● **TEXTO SELECCIONADO**:
----

Respecto al caso del petróleo, un recurso codiciado con particular vehemencia en Occidente, Michael Perelman sugiere lo siguiente:

 

El origen de la maldición del petróleo no radica en sus propiedades físicas, sino más bien en la estructura social del mundo… Una base de recursos naturales tan rica convierte a los países pobres, especialmente a los relativamente más impotentes, en un blanco atractivo —política y militarmente— para las naciones dominantes. Las naciones poderosas no van a arriesgarse a que un recurso tan valioso esté bajo el control de un gobierno independiente, especialmente uno que podría perseguir políticas que no coincidan con los intereses económicos de las grandes corporaciones transnacionales. Por lo tanto, gobiernos que exhiben una independencia excesiva pronto son derrocados, aun cuando sus sucesores sostengan un ambiente de corrupción e inestabilidad política³.

----

● **MATERIAL PROPORCIONADO**:

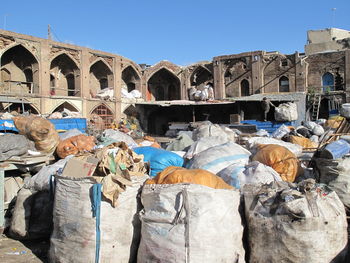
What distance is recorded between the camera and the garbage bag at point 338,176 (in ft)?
11.9

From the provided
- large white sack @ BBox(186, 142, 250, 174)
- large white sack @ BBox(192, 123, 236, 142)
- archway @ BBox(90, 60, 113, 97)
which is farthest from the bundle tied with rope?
archway @ BBox(90, 60, 113, 97)

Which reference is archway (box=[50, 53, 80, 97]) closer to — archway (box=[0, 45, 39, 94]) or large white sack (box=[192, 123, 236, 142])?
archway (box=[0, 45, 39, 94])

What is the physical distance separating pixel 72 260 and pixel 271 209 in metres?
1.99

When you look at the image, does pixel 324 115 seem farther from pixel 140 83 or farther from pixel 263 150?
pixel 263 150

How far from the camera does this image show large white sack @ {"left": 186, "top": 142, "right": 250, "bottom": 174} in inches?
173

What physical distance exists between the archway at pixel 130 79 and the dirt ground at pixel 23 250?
21.3 m

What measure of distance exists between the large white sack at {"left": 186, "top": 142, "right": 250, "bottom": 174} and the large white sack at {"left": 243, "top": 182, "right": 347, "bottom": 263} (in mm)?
1248

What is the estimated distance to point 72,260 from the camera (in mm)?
3357

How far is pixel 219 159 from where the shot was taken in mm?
4469

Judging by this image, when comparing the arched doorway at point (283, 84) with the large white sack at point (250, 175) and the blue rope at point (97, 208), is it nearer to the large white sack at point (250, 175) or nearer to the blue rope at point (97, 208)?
the large white sack at point (250, 175)

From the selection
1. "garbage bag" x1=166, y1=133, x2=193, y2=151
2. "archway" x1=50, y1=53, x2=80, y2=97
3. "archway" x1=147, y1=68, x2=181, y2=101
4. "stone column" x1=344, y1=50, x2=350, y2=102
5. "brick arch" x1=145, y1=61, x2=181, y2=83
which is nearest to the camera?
"garbage bag" x1=166, y1=133, x2=193, y2=151

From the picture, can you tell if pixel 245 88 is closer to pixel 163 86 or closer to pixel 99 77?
pixel 163 86

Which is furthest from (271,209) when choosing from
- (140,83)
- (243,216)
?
(140,83)

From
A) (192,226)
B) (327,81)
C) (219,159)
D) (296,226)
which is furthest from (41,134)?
(327,81)
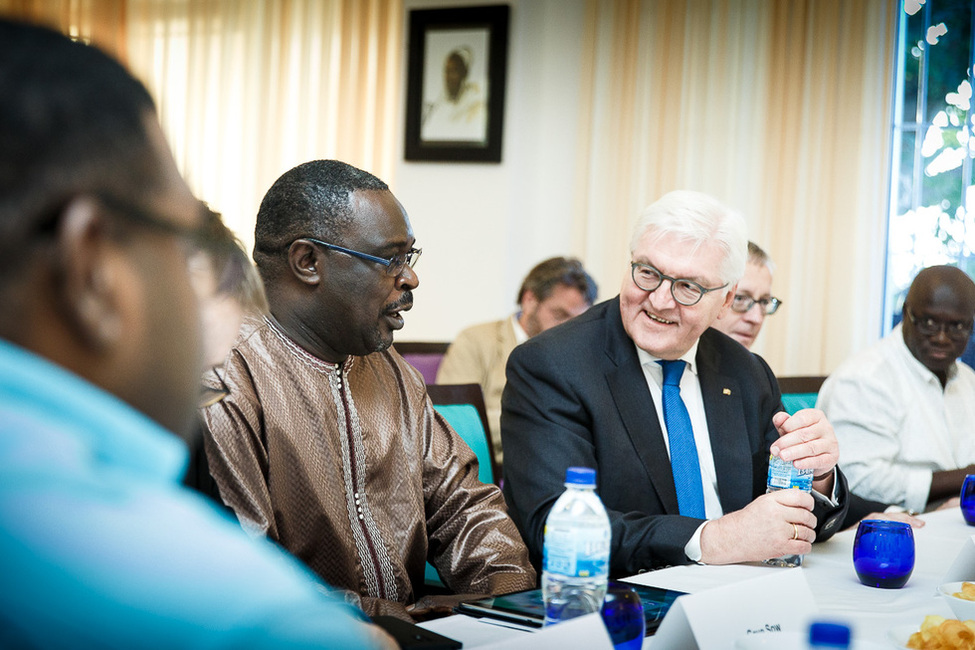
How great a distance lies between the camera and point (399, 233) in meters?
Answer: 1.82

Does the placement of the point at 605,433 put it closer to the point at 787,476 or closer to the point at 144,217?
the point at 787,476

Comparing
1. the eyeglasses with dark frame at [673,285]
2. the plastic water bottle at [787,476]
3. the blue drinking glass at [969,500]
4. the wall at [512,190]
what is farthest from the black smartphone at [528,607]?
the wall at [512,190]

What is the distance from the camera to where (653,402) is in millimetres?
2053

----

● **EJERCICIOS**:
(a) Según el texto sobre la maldición del petróleo, ¿en qué radica el origen de esa maldición?
(b) Repite textualmente el fragmento del texto sobre la maldición del petróleo que va desde "El origen de" hasta "e inestabilidad política³.".
(c) Escribe la parte que sigue del texto sobre la maldición del petróleo, empezando justo después de su última oración.

● **RESPUESTAS EN ORDEN**:
(a) Radica en la estructura social del mundo, no en las propiedades físicas del petróleo.

(b)
El origen de la maldición del petróleo no radica en sus propiedades físicas, sino más bien en la estructura social del mundo… Una base de recursos naturales tan rica convierte a los países pobres, especialmente a los relativamente más impotentes, en un blanco atractivo —política y militarmente— para las naciones dominantes. Las naciones poderosas no van a arriesgarse a que un recurso tan valioso esté bajo el control de un gobierno independiente, especialmente uno que podría perseguir políticas que no coincidan con los intereses económicos de las grandes corporaciones transnacionales. Por lo tanto, gobiernos que exhiben una independencia excesiva pronto son derrocados, aun cuando sus sucesores sostengan un ambiente de corrupción e inestabilidad política³.

(c)
Aunque podríamos abordar esta problemática desde múltiples frentes adicionales, hemos de renunciar a tal posibilidad por cuestiones de espacio, para, en su lugar, citar unas últimas críticas sagaces vertidas contra este estado actual de las cosas por la autora india Vandana Shiva (2004) en su magistral obra sobre ecofeminismo —a la que esperamos dedicar en un futuro próximo varias páginas de reflexión en virtud de su inagotable valor intelectual—:

 

La paradoja y la crisis del desarrollo provienen de la errónea identificación de la pobreza percibida culturalmente con la verdadera pobreza material, y la errónea identificación del crecimiento de la producción de mercancías con la mejor satisfacción de las necesidades básicas. En los hechos, hay menos agua, menos tierra fértil y menos riqueza genética como resultado del proceso de desarrollo. Como esos recursos naturales son la base de la economía de subsistencia de las mujeres, su escasez empobrece a éstas y a los pueblos marginados de manera inusitada. Este nuevo empobrecimiento radica en el hecho de que los recursos en los que se basaba su subsistencia fueron absorbidos por la economía de mercado mientras que ellos mismos fueron excluidos y desplazados por ésta.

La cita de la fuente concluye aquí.